Re:W3C on NYTimes.com Hand-Codes HTML & CSS · 2008-04-30 03:57 · Score: 1

since you can be sure that any " & " is an ampersand

That's one of the few cases where you don't need to encode the ampersand.

Time consuming, yes, but far less than using vi/emacs/nano/pico on every file.

But far more than doing things correctly in the first place.

Re:W3C on NYTimes.com Hand-Codes HTML & CSS · 2008-04-30 03:54 · Score: 1

I'm afraid not. The semicolon is not always required, it depends on what immediately follows. For instance, if it's whitespace, the semicolon is not necessary.

Re:W3C on NYTimes.com Hand-Codes HTML & CSS · 2008-04-30 03:11 · Score: 1

Only if the people publishing content havn't been told not to use them

And why would you tell them any such thing? By what mechanism would you suggest they input special characters, and why is implementing such a mechanism better than simply encoding ampersands correctly in the first place?

you can incorporate that into the training course

You seem to want to go to an awful lot of trouble to avoid typing &.

Re:Valid Markup != Good Code on NYTimes.com Hand-Codes HTML & CSS · 2008-04-30 02:33 · Score: 1

Have you ever tried to validate Google's homepage?

Would that be the famously sparse Google homepage? Regardless, what works for Google and what works for everybody else are two very different things. If Microsoft released a version of Internet Explorer that choked on Google's syntax errors, there would be a huge outcry, a Microsoft manager would get a bollocking, and a new version of Internet Explorer would be promptly released. Do your clients have the kind of popularity that can make Microsoft jump through hoops?

It fails miserably, specifically because they removed every unnecessary bit of markup and javascript to save on their bandwidth bill.

This has been received wisdom for years, but I haven't seen any evidence of it. A few years back I went through the code and saw many obvious places where they could save a hell of a lot more bandwidth than the fraction saved by invalid code, but they chose not to. Sure, the code's compact and clearly not intended for human consumption, but that could just as easily be an artefact of code generation or similar. Even if they do bother with minimal optimisation, that doesn't mean they would go to the lengths of using syntax errors for that purpose. Do you have anything to back up this claim?

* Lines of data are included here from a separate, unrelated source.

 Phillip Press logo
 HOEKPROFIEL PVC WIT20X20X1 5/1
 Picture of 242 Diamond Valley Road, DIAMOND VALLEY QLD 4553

Re:W3C on NYTimes.com Hand-Codes HTML & CSS · 2008-04-30 02:30 · Score: 1

Have you ever heard of a content management system.

Yes, I've worked on my fair share of them.

That's where you handle things like translating & to &

Doing so would immediately result in incorrect, ugly code being presented to the end user, as character entities get double encoded.

Re:W3C on NYTimes.com Hand-Codes HTML & CSS · 2008-04-30 02:21 · Score: 1

On a website, especially for a newspaper or a news feed, there is a distinction between the framework (code) and the content (articles). It's a good programming paradigm used not only on websites but often when building traditional programs. Make sense now?

Of course I know about the separation between layers. But I fail to see why he thinks all ampersands in the content need encoding and all ampersands in the code should be left alone.

Because maybe he doesn't have a magic time machine to go back and fix code written 1, 2, 5 or 10 years ago?

I think you might have lost track of the context. This sub-thread was caused by somebody responding to me saying:

When you can do things correctly right now for no effort, why on earth would you risk incurring extra work in the future?

Of course if you are stuck with a load of legacy data a regexp can come in handy. That doesn't mean that it's easy or that it's a good alternative to doing things properly.

And it really isn't that hard to separate code from content, which makes find-replace and regexp replacement straightforward, which you seem to have a hard time wrapping your head around.

The separation is obvious, it's the bald assertion that it makes find-replace straightforward that I have the problem with. Ampersands can appear in code and content in both encoded and unencoded forms. Separating the two doesn't help.

Re:W3C on NYTimes.com Hand-Codes HTML & CSS · 2008-04-30 02:14 · Score: 1

Per the specification, omitted end tags are valid.

No, omitted end tags are valid only for some element types, as the section you link to clearly says. The HTML specification lists exactly which element types it is permissible to omit end tags for. The NYTimes are omitting end tags for <div> elements, which are required.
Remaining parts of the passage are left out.